>>

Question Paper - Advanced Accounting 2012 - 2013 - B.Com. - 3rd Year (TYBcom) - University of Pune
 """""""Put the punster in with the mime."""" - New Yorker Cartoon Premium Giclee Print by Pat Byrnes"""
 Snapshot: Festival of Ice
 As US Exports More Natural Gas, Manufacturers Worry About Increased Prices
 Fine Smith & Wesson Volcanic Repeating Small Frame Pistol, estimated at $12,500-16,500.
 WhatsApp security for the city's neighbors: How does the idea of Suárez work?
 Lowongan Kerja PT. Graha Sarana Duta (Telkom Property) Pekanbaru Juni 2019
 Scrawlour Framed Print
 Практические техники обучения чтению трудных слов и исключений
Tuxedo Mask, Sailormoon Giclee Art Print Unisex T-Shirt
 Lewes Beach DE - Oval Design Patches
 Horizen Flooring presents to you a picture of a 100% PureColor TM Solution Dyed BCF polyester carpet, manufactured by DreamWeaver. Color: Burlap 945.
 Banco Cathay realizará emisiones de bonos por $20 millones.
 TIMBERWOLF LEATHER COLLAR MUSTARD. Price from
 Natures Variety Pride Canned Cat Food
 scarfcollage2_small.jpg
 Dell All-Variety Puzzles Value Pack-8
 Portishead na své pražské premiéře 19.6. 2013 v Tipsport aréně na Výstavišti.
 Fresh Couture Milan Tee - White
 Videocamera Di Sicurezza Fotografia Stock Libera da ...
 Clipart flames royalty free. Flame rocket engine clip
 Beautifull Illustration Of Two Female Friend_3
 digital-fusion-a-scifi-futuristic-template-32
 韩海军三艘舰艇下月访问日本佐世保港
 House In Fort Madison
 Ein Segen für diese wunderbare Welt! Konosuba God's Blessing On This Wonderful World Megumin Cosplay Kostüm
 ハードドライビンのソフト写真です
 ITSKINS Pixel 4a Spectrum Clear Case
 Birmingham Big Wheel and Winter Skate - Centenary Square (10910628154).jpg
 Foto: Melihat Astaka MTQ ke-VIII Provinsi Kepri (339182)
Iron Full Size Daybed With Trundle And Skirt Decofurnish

<<

• [What you will do] From the entries, copy every line in which the string "Print" can be found.

• [Solution]
 """""""Put the punster in with the mime."""" - New Yorker Cartoon Premium Giclee Print by Pat Byrnes"""
 Scrawlour Framed Print
Tuxedo Mask, Sailormoon Giclee Art Print Unisex T-Shirt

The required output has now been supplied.